# START OF Quoted text

Any intellectual or proprietary right, including but not limited to any and all letters, patent, trademarks, service marks, designs, copyrights, utility models, design rights, applications for registration of any of the foregoing and the right to apply for them in any part of the world, inventions, drawings, computer programs, know-how, and rights of like nature arising or subsisting anywhere in the world in relation to all of the foregoing whether registered or unregistered (“Intellectual Property”), which the Executive solely or in cooperation with others has contributed to obtain, make, develop, invent or provide, or similar, during the course of employment and that may be related to and/or possibly be used in the Company’s operations, shall vest in, be owned by and constitute the property of the Company and to the extent that they do not automatically so vest in part consideration of the monies received by the Executive pursuant to this Agreement the Executive hereby assigns and transfers with full title guarantee such Intellectual Property to the Company.

 

The Executive shall give any and all necessary and reasonable assistance to the Company to the extent necessary to ensure complete and unlimited ownership for the Company to Intellectual Property rights as described above, and also assist the Company if this is necessary to protect or defend any Intellectual Property right as described above. This applies also after termination of employment and shall be binding upon the Executive’s personal representatives.

 

11.                               NOTICE, TERMINATION AND SEVERANCE PAY

 

Both parties are mutually entitled to terminate the employment upon six months’ written notice, such notice to expire at any time,  provided that it is calculated from and including the first day of the month following that in which notice took place.  The Board may in addition require that the Executive resigns with immediate effect, or require this at any other time during the notice period.  In connection with the payment of the any severance amounts, the Executive will be required to enter into non-compete agreements for a period of 12 months.

 

If the employment is terminated due to reasons as listed below under (i) or (ii), the Executive is entitled to severance pay (“Severance Pay”) in addition to the notice period, which shall correspond to:

 

a.

 

Two times the Executive’s annual base salary at the time of termination and two times the average bonus paid for the prior three years.

b.

 

Accelerated vesting of restricted stock, options and other Long-Term Incentive Plan awards.

c.

 

During any period in which Severance Pay is payable (the “Severance Pay Period”), the Executive is entitled to insurance coverage and other benefits as listed in this Agreement Clause 6 (subject to the Employer being able to continue to provide those benefits at premiums that are reasonable in the opinion of the Chief Executive Officer. However, the pension accrual will lapse on the effective date of termination of employment. The Employer will deduct such tax and social security contributions

 



 

 

 

on the Severance Pay as it is required to do by law. The Severance Pay will not include any element in respect of holiday entitlement.

 

The Severance Pay may be paid monthly in accordance with the rules in Clause 5 and the Employer will cease to be required to pay it and the Executive will reimburse the Company in respect of net amounts that have already been paid if the Executive breaches any of the terms of this Agreement which are stated to apply after the termination of his employment.  However the Company may elect at any time to pay the severance, in part or in full, as a lump sum payment. In the event of overpayment this may be rectified in subsequent payments.

# END OF Quoted text

### [Goal of the exercise]
Reproduce the stretch of the employment agreement from "11.                               NOTICE, TERMINATION" through "of 12 months." word for word.

# START OF Dataset content

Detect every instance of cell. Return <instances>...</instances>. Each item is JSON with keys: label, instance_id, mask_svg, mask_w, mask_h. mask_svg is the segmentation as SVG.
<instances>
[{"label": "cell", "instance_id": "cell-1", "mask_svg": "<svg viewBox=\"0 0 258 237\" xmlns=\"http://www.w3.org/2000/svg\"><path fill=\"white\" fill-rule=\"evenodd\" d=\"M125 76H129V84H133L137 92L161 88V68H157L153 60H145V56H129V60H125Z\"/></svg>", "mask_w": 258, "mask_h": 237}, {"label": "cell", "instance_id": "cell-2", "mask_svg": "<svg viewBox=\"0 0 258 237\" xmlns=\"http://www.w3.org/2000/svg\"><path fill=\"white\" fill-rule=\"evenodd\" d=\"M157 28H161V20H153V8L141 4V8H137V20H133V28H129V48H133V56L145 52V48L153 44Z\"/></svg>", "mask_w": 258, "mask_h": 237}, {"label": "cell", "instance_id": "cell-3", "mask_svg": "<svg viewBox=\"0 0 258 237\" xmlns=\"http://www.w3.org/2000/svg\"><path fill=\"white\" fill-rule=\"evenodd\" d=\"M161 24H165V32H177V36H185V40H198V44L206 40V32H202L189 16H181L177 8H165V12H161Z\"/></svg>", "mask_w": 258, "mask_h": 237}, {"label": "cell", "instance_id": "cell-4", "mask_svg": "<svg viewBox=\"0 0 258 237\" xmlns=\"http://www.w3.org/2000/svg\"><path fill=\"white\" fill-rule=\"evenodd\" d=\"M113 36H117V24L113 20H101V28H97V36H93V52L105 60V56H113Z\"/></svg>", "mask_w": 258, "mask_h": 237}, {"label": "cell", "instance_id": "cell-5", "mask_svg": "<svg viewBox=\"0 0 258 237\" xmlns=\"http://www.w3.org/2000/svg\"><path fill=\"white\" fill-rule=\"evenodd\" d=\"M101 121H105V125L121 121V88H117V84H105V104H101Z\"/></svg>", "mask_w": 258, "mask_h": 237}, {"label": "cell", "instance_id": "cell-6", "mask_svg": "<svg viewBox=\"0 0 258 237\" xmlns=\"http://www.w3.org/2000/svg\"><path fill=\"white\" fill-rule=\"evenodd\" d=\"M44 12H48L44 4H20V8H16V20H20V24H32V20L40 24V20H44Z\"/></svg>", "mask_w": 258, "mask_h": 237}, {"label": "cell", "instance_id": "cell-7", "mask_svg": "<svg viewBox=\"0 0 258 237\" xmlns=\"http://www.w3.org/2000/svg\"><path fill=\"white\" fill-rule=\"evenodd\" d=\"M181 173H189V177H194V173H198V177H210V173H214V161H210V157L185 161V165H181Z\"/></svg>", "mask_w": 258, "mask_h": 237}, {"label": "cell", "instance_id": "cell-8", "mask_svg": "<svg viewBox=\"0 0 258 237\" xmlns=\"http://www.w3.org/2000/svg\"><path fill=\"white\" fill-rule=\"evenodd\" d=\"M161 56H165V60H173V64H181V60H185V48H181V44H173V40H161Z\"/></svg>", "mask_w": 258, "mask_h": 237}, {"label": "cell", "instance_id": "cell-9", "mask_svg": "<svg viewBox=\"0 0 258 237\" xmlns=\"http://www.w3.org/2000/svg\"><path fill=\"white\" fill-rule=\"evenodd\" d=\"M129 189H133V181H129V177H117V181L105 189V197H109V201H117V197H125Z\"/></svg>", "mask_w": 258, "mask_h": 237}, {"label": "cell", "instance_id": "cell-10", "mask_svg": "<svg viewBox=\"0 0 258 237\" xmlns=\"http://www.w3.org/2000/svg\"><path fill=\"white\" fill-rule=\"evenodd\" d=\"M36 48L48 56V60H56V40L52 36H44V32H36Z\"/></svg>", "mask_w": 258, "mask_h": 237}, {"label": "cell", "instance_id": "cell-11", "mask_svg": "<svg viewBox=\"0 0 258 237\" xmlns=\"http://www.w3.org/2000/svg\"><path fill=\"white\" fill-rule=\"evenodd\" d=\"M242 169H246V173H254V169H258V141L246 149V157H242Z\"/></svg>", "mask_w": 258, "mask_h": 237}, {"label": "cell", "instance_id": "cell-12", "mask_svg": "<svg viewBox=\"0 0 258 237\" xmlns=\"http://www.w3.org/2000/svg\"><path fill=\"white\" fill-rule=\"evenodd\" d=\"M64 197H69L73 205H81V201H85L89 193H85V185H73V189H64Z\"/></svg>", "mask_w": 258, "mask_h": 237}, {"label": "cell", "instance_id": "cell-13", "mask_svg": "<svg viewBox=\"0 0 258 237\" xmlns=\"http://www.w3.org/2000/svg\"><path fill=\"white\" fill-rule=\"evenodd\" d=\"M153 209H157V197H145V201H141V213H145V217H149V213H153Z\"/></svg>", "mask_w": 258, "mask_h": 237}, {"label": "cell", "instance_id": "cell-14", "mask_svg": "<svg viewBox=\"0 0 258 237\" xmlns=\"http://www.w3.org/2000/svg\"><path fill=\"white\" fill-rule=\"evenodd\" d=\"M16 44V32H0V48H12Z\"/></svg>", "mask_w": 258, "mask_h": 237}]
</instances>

# END OF Dataset content

### [Solution for this problem]
11.                               NOTICE, TERMINATION AND SEVERANCE PAY

 

Both parties are mutually entitled to terminate the employment upon six months’ written notice, such notice to expire at any time,  provided that it is calculated from and including the first day of the month following that in which notice took place.  The Board may in addition require that the Executive resigns with immediate effect, or require this at any other time during the notice period.  In connection with the payment of the any severance amounts, the Executive will be required to enter into non-compete agreements for a period of 12 months.